Cette découverte, totalement inattendue, a brisé la limite balistique bien établie de Landauer, ouvrant la voie à une nouvelle vitesse, la super-balistique.

“Nous… constatons que les électrons dans un flux visqueux peuvent réaliser par la coopération ce qu’ils ne peuvent accomplir individuellement”, indiquent les chercheurs dans leur article.

“La réduction de la résistance est due à l’effet de ruissellement, dans lequel les courants d’électrons se regroupent pour former des courants qui contournent les limites, où se produit la perte de vitesse.
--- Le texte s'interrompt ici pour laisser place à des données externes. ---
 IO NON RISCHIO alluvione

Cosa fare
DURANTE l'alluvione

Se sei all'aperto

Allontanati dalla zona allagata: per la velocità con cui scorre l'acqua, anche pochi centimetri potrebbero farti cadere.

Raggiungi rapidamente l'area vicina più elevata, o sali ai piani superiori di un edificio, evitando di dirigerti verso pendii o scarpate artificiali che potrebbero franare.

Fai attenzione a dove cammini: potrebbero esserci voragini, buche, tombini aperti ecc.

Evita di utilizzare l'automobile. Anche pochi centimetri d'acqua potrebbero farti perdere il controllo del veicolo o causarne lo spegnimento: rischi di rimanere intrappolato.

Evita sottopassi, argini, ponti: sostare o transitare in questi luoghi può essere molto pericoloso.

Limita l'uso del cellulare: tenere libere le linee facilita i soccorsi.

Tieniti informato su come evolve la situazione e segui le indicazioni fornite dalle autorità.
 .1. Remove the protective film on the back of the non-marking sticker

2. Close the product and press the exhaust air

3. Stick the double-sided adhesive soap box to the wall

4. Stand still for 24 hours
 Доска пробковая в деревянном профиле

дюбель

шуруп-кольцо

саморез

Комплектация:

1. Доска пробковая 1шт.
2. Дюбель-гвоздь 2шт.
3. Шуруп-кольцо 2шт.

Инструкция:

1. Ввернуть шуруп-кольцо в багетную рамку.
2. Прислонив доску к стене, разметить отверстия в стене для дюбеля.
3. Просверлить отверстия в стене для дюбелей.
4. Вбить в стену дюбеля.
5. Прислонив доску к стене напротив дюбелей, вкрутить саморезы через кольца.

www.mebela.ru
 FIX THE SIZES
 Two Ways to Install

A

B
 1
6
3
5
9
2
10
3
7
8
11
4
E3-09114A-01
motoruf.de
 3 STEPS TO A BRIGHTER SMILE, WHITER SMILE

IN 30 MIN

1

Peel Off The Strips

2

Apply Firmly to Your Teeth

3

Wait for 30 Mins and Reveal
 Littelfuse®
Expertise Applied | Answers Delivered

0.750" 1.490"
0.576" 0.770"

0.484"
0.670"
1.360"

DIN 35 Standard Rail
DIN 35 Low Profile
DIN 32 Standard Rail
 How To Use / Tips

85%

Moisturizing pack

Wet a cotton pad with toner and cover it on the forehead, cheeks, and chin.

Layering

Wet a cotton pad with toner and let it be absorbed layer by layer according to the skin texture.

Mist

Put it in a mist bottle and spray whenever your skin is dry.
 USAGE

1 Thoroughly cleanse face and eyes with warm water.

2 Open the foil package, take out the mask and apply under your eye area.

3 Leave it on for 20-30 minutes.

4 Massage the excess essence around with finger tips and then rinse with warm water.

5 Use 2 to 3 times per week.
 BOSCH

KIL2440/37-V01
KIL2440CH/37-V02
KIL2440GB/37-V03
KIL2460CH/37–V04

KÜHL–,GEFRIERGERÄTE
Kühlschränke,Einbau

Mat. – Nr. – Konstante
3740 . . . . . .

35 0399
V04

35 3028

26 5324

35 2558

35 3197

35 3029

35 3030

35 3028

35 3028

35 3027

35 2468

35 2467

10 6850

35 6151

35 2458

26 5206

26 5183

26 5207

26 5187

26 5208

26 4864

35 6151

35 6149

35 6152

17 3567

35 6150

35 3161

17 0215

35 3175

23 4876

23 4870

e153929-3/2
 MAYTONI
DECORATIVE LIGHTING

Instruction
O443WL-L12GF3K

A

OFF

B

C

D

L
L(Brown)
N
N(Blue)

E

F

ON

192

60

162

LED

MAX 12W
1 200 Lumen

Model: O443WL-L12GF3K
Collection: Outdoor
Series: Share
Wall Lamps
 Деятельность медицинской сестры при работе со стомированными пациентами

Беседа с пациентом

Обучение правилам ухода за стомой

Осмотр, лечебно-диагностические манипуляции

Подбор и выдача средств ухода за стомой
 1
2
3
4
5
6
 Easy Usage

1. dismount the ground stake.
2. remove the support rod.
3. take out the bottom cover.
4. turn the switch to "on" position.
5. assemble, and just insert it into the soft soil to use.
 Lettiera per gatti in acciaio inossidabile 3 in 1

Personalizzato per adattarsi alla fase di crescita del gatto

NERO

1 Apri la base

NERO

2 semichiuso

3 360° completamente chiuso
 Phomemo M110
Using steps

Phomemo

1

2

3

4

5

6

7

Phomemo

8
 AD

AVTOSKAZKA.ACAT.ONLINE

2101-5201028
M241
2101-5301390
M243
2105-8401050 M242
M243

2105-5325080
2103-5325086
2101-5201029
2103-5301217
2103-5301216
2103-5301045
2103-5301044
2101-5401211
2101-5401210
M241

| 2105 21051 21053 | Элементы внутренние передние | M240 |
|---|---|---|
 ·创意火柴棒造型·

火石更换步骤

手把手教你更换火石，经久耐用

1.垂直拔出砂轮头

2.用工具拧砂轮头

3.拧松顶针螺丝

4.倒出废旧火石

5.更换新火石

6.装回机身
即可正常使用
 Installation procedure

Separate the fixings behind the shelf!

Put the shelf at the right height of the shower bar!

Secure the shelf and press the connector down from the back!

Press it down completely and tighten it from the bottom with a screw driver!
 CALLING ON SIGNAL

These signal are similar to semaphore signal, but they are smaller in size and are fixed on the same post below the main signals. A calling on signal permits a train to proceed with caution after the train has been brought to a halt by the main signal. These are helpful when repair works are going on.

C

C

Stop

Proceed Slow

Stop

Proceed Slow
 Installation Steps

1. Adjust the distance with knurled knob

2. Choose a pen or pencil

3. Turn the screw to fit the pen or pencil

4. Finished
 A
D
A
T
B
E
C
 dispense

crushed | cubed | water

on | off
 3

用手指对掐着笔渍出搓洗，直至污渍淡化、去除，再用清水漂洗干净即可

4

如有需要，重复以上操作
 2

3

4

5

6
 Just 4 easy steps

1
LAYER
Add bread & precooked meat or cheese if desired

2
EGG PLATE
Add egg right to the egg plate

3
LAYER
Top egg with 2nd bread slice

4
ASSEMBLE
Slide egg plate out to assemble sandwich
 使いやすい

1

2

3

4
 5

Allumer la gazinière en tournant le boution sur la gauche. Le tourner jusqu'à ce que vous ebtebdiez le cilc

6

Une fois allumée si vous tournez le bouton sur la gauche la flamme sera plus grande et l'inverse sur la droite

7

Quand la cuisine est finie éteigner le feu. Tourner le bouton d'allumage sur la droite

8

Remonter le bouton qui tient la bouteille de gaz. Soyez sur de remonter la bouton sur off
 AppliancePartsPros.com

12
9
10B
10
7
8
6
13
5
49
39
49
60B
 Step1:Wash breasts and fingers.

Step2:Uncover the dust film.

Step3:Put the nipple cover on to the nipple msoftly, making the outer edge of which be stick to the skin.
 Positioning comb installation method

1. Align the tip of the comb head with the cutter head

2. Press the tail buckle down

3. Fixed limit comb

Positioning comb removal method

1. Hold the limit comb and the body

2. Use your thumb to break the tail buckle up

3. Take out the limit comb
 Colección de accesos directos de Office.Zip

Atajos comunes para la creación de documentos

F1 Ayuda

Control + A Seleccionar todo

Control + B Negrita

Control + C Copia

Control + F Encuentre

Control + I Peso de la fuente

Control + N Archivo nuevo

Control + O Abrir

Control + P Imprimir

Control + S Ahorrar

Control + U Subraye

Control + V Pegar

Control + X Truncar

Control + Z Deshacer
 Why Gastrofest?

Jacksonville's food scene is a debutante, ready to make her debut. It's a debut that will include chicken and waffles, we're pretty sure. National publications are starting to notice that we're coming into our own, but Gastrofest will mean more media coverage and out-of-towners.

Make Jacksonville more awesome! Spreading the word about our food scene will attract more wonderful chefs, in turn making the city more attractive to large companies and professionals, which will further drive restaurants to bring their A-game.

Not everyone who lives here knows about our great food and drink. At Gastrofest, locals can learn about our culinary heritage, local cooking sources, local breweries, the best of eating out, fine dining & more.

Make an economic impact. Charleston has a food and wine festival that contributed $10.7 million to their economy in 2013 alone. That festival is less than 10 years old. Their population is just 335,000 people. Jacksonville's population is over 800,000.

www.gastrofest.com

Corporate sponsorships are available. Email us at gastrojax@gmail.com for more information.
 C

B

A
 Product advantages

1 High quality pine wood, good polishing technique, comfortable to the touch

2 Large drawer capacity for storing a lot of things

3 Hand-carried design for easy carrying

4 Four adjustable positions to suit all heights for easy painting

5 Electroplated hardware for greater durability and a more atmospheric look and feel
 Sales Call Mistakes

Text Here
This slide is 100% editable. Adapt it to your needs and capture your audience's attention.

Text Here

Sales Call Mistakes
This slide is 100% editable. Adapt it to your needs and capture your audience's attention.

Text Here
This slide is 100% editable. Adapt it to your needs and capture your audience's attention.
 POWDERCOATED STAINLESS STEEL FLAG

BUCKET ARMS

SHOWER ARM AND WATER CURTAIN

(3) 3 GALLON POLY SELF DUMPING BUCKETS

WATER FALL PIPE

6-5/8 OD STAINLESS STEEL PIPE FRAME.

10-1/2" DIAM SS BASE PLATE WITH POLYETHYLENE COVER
Ce comportement surprenant s’écarte nettement de l’opinion courante qui considère les interactions entre électrons comme un obstacle au transport.”

Alors, que faire maintenant ? Eh bien, étant donné que les chercheurs ont recréé le comportement d’un gaz d’électrons – les éléments qui alimentent nos appareils électroniques – cette découverte ouvre la voie à une électronique qui pourrait atteindre un rendement élevé avec une faible puissance.

Et contrairement à la supraconductivité, qui permet d’obtenir une résistance électrique nulle au prix de températures incroyablement basses et coûteuses à atteindre, cette technique fonctionne à température ambiante, et s’améliore en fait plus on augmente la température.

“[Le flux superballistique] est aidé par la température, plutôt qu’entravé par elle”, a déclaré Levitov à MIT News.

Les chercheurs admettent que leurs travaux sont jusqu’à présent purement théoriques, mais soulignent que divers aspects de leurs prédictions ont déjà été prouvés expérimentalement par des études antérieures.

Et le physicien de Stanford David Goldhaber-Gordon, qui n’a pas participé à la recherche, affirme qu’il serait tout à fait possible de tester ces prédictions de manière expérimentale en laboratoire en utilisant du graphène.

Nous devrons attendre pour voir si les calculs de l’équipe sont corrects, mais la supraconductivité a intérêt à être sur ses gardes – nous pourrions avoir quelque chose d’encore mieux entre les mains.

La recherche a été publiée dans Proceedings of the National Academy of Sciences.